Im Vergleich zu Windows-Lösungen bieten beide Produkte den Vorteil, dass sie faktisch auch das Patch-Management übernehmen. Denn aus Sicht der Linux-Systemadministration ist ein Patch nichts anderes als ein Package, das verteilt werden muss. Die bei Windows oft zu findende künstliche Trennung zwischen der Softwareverteilung und dem Patch-Management gibt es nicht. Und sowohl SuSE als auch Red Hat liefern über ihre Server die Informationen zu den neu verfügbaren Paketen und damit auch den Patches.

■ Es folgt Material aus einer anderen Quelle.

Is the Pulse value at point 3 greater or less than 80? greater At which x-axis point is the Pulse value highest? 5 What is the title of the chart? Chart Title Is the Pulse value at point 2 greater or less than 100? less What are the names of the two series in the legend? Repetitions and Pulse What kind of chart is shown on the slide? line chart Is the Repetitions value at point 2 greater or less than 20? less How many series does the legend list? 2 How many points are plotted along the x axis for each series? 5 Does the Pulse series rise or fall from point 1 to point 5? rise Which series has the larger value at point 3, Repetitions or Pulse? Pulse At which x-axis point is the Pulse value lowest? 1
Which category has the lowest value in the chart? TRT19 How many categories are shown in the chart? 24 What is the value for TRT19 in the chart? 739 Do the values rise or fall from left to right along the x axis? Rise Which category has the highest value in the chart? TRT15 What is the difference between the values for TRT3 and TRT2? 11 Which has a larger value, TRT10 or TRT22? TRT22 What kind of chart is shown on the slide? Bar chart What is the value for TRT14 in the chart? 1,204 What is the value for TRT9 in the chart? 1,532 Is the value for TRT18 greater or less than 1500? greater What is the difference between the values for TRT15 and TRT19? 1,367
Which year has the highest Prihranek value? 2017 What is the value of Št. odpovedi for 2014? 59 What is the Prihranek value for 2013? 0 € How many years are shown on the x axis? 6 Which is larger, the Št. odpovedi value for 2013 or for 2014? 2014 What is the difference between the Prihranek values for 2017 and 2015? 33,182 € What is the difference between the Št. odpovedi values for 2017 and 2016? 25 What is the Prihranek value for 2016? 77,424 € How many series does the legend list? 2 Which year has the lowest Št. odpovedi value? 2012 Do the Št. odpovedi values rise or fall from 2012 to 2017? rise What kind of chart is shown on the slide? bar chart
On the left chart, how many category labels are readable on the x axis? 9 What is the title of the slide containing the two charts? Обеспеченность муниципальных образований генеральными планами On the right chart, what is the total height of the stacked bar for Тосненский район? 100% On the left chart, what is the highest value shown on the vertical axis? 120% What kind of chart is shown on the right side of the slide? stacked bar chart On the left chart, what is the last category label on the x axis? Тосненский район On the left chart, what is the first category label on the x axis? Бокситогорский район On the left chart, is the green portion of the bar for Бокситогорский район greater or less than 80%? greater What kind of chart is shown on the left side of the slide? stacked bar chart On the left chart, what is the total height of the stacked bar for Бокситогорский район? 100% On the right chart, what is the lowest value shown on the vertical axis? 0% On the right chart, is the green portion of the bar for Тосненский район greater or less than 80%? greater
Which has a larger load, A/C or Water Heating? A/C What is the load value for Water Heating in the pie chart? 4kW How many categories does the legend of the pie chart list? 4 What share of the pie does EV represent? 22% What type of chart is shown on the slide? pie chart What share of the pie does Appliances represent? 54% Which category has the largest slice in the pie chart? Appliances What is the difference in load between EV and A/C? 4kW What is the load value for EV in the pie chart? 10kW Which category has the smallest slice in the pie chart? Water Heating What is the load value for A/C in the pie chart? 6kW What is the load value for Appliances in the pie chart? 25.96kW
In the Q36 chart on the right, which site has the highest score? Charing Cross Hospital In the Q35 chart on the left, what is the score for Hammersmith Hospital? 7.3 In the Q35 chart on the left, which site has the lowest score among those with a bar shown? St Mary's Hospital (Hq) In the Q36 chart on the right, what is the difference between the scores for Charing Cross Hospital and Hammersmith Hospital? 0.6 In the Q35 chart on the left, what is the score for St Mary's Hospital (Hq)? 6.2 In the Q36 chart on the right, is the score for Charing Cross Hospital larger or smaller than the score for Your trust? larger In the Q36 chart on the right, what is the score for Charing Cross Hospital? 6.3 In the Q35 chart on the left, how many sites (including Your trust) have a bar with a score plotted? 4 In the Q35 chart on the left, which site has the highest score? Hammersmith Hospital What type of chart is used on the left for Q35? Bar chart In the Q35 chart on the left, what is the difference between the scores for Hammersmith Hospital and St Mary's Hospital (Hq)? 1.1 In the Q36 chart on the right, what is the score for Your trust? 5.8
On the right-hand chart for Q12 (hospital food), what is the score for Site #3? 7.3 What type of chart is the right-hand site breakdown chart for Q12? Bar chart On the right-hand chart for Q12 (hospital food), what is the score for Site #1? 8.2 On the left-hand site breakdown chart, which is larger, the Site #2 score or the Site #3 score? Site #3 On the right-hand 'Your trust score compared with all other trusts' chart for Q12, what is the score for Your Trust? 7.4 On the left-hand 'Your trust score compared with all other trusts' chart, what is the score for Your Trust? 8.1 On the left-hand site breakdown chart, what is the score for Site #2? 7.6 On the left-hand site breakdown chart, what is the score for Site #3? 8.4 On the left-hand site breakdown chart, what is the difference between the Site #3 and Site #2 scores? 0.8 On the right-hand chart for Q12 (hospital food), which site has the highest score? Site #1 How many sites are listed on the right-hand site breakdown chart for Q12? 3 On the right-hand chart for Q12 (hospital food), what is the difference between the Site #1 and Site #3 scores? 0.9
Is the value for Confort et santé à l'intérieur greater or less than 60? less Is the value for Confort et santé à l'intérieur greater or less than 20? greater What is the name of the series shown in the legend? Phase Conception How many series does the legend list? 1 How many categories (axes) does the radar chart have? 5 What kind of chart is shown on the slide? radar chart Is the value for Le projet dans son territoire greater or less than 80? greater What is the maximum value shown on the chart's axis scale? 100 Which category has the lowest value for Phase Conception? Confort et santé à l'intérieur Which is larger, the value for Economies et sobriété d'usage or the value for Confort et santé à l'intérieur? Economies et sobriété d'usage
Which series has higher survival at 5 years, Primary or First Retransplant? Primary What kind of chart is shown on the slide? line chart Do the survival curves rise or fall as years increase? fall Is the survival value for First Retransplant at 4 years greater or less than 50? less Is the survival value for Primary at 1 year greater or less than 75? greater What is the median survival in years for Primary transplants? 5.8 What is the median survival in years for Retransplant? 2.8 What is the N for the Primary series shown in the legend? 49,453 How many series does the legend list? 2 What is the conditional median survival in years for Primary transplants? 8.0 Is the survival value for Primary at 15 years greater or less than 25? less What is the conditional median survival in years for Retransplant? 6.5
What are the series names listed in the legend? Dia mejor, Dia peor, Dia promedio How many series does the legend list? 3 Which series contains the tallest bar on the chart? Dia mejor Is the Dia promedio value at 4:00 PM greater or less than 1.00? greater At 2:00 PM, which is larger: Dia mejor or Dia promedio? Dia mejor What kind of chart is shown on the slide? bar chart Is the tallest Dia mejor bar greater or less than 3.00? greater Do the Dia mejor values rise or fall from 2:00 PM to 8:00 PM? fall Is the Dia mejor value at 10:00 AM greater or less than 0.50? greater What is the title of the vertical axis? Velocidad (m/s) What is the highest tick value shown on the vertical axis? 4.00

Vorteil Red Hat bei Aufschlag Novell

Im Ergebnis ist das Red Hat Network zum aktuellen Zeitpunkt sicherlich die ausgefeiltere Lösung für das Server- und auch das Client-Management von Linux-Systemen in Unternehmen. Bei Novell hängt dagegen viel vom kommenden Release ab. Novell hat hier einige Chancen, die wohl auch genutzt werden. Dazu zählt die Integration mit den anderen ZENworks-Produkten, so dass ein plattformübergreifendes Systemmanagement auf hohem Niveau ermöglicht wird. Da aber mit ZENworks 7 die gesamte ZENworks-Architektur verändert wird, wird es sicherlich einige
Zeit dauern, bis alle Funktionen
für verschiedene Systeme auf
einem einigermassen identischen
Niveau verfügbar sind. Schon
heute gibt es gerade beim Servermanagement erhebliche Unterschiede im funktionalen Umfang beispielsweise für Windows,
Solaris und Linux.
Auf der anderen Seite ist die Entscheidung für eines der beiden Produkte immer auch eine Entscheidung für eine Linux-Plattform – im Fall von RHN noch mehr als beim ZENworks Linux Management, das etwas mehr Offenheit bietet. Insofern geht es meist nicht direkt um eine Auswahlentscheidung zwischen den Produkten.
Zudem muss man sich die Frage stellen, ob der Fokus rein auf das Linux-Management überhaupt sinnvoll ist. Die RHN-Ankündigung der Zusammenarbeit mit BMC zeigt ebenso wie Novells Strategie von plattformübergreifenden ZEN-works-Lösungen, dass der Trend
in Richtung heterogenes Systemmanagement geht. Derzeit haben
die spezifischen Linux-Lösungen
hier noch klare Vorteile. Bei Auswahlentscheidungen sollte aber auch geprüft werden, wie gut deren Zusammenspiel mit anderen Systemmanagement-Lösungen im Unternehmen ist.




Red Hat Network


ZENworks 7 - die nächste Generation

ZENworks Linux Management 7 wird das erste Produkt der neuen ZENworks-Generation sein. Diese arbeitet mit einer grundlegend geänderten Architektur. Die meisten Informationen werden nicht mehr im eDirectory, sondern in Datenbanken gespeichert. Der Vorteil ist, dass sich die ZENworks-Produkte damit einfacher in unterschiedlichen Systemumgebungen einsetzen lassen, also beispielsweise im Zusammenspiel mit dem Active Directory.
Mit dem neuen ZENworks-Release sollen Funktionen wie Remote Control, die Inventarisierung, das Deployment von Images und eine starke Steuerung über Richtlinien kommen. Ausserdem soll auch das Configuration Lockdown unterstützt werden, mit dem Systeme auf einem definierten Status gehalten werden können. Insgesamt sind die Ankündigungen von Novell vielversprechend – ZENworks Linux Management 7 könnte die Messlatte für das Systemmanagement in Linux-Umgebungen höherlegen.
Und das Produkt wird sowohl SuSE Linux als auch Red Hat Linux unterstützen.